◆ **Aim**: Could you retype, character for character, the lines below that start at the line containing "How much distance separates" and run through the final line?

****************************************

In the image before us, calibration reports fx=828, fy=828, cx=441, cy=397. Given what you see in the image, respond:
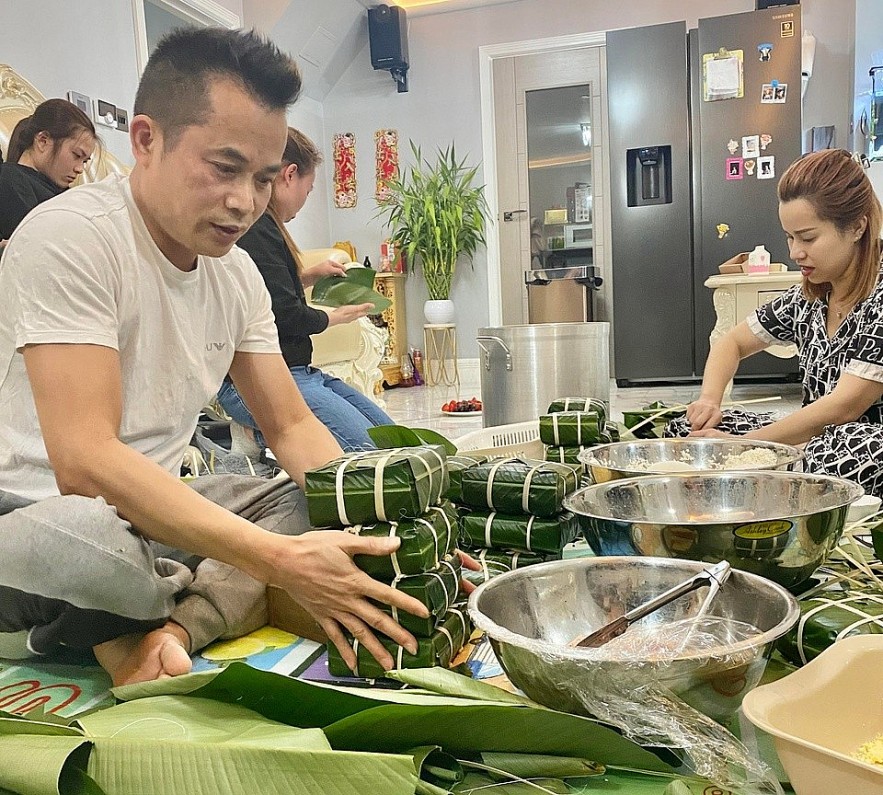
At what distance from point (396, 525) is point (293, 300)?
1399mm

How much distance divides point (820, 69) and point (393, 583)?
5.53 meters

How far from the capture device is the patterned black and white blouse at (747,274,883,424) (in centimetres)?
166

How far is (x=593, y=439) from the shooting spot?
1.46 metres

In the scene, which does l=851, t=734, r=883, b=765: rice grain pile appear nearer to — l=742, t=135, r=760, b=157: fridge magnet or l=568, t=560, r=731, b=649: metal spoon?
l=568, t=560, r=731, b=649: metal spoon

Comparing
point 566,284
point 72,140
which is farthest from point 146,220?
point 566,284

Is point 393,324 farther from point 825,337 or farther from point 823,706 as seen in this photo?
point 823,706

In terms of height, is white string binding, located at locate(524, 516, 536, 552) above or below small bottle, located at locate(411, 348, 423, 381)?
above

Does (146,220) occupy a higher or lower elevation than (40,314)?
higher

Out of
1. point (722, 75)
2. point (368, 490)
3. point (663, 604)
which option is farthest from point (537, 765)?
point (722, 75)

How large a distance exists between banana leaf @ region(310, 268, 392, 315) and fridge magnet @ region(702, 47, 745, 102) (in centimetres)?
320

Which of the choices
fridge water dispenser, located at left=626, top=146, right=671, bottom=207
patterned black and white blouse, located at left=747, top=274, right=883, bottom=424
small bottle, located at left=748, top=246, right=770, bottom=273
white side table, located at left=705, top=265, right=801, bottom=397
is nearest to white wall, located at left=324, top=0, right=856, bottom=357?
fridge water dispenser, located at left=626, top=146, right=671, bottom=207

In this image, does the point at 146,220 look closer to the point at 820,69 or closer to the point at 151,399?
the point at 151,399

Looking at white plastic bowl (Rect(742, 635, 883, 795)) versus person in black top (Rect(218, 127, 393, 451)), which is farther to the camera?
person in black top (Rect(218, 127, 393, 451))

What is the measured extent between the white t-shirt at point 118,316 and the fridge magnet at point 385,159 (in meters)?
5.16
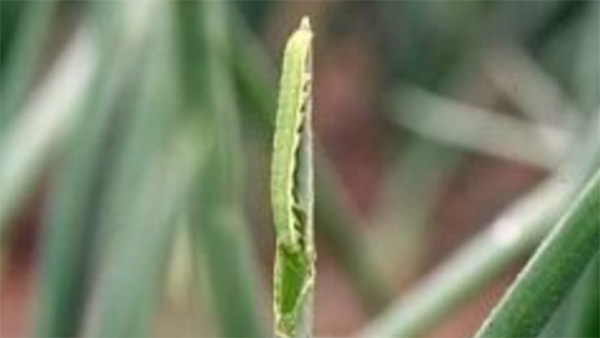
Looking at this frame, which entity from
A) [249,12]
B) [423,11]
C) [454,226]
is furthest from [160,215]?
[454,226]

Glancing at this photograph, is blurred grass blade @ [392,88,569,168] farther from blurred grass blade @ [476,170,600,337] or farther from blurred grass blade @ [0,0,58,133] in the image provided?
blurred grass blade @ [476,170,600,337]

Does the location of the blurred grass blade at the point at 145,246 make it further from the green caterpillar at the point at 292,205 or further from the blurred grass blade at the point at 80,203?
the green caterpillar at the point at 292,205

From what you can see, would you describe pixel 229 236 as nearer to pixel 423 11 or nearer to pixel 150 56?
pixel 150 56

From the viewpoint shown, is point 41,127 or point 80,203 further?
point 41,127

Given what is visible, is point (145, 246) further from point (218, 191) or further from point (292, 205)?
point (292, 205)

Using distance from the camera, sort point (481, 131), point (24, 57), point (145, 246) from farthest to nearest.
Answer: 1. point (481, 131)
2. point (24, 57)
3. point (145, 246)

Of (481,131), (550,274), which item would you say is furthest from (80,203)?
(481,131)

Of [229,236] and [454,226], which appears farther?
[454,226]
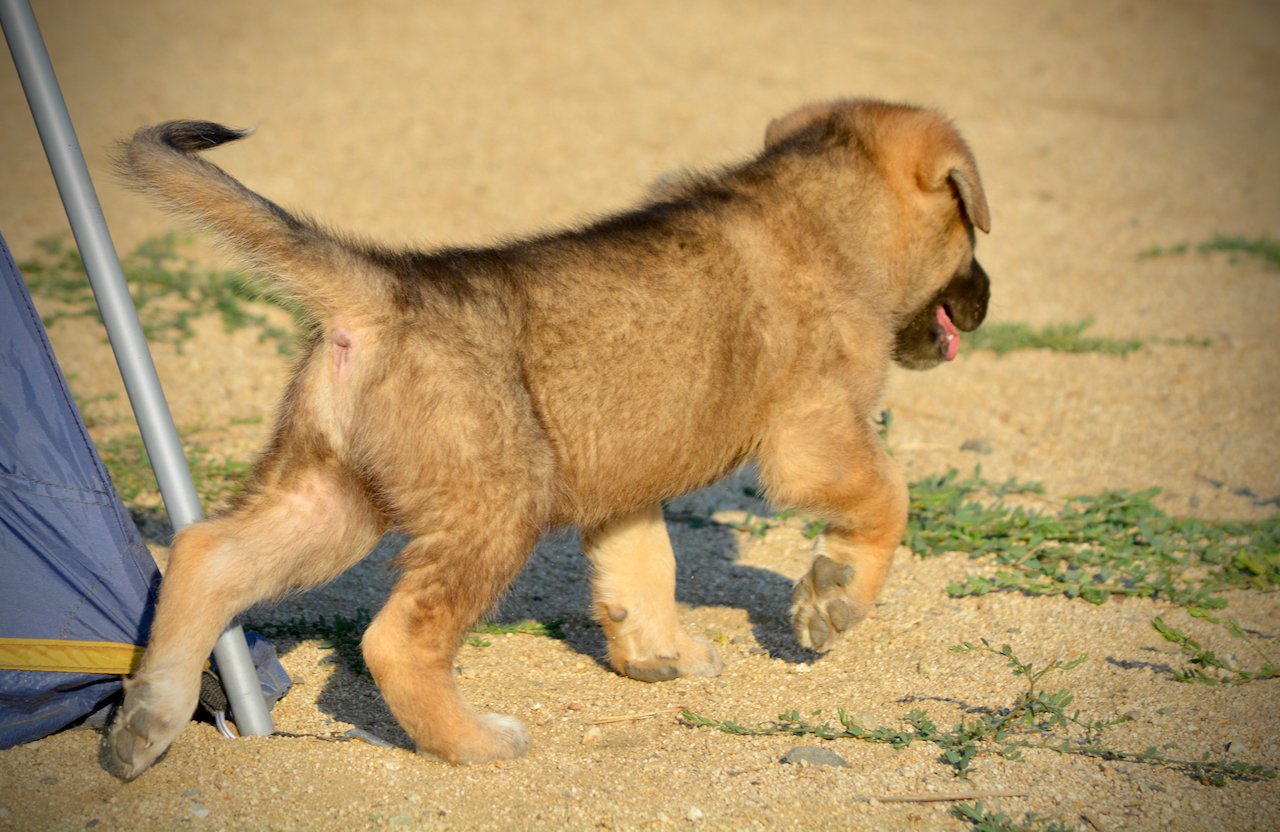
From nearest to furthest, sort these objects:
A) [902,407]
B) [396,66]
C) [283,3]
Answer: [902,407]
[396,66]
[283,3]

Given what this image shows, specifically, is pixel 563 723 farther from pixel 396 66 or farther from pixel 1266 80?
pixel 1266 80

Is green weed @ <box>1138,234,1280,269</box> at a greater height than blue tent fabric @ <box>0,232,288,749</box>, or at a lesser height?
lesser

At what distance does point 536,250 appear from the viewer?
3.78 meters

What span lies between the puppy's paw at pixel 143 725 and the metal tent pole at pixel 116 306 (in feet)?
0.83

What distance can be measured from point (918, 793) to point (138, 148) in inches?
104

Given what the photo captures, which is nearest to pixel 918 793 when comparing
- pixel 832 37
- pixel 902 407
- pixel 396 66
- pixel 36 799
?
pixel 36 799

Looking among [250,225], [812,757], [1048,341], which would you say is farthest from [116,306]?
A: [1048,341]

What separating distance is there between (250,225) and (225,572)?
2.99 feet

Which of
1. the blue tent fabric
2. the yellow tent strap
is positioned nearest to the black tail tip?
the blue tent fabric

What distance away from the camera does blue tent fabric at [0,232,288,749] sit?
3.48 metres

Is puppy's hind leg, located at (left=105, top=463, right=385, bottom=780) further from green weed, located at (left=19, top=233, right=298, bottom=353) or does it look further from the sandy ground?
green weed, located at (left=19, top=233, right=298, bottom=353)

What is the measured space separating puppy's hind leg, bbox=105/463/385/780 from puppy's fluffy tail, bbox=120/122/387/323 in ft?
1.56

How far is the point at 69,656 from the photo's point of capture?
11.5 ft

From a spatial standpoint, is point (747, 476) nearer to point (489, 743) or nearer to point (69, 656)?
point (489, 743)
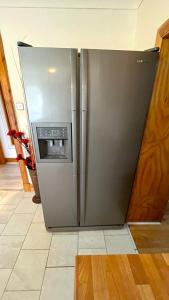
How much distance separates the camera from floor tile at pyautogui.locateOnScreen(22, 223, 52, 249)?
1555 millimetres

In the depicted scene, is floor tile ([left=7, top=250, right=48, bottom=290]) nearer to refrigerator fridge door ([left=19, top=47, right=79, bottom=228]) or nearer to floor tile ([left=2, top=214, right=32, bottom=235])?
floor tile ([left=2, top=214, right=32, bottom=235])

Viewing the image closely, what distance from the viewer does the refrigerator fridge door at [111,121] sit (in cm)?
107

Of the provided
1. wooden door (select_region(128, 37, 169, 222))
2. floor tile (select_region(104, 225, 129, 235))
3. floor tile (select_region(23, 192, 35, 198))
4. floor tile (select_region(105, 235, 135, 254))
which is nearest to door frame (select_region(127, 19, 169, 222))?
wooden door (select_region(128, 37, 169, 222))

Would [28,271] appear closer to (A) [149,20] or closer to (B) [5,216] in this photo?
(B) [5,216]

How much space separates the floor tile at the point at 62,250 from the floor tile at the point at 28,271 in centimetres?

****************************************

◆ **Result for this task**:
How much distance separates the camera from floor tile at pyautogui.locateOnScreen(22, 223, 52, 249)?
1555 millimetres

In the depicted scene, is floor tile ([left=7, top=250, right=48, bottom=290]) nearer to refrigerator fridge door ([left=19, top=47, right=79, bottom=228]) or nearer to floor tile ([left=2, top=214, right=32, bottom=235])?
floor tile ([left=2, top=214, right=32, bottom=235])

Viewing the image closely, what distance from the viewer does the refrigerator fridge door at [111,121] sit (in cm)?
107

Of the provided
1. wooden door (select_region(128, 37, 169, 222))
2. floor tile (select_region(104, 225, 129, 235))
3. floor tile (select_region(23, 192, 35, 198))
4. floor tile (select_region(105, 235, 135, 254))
which is nearest to door frame (select_region(127, 19, 169, 222))?
wooden door (select_region(128, 37, 169, 222))

Would [28,271] appear closer to (A) [149,20] or closer to (B) [5,216] in this photo?
(B) [5,216]

How much space separates the floor tile at the point at 62,250 from the floor tile at the point at 28,271 in centimetres?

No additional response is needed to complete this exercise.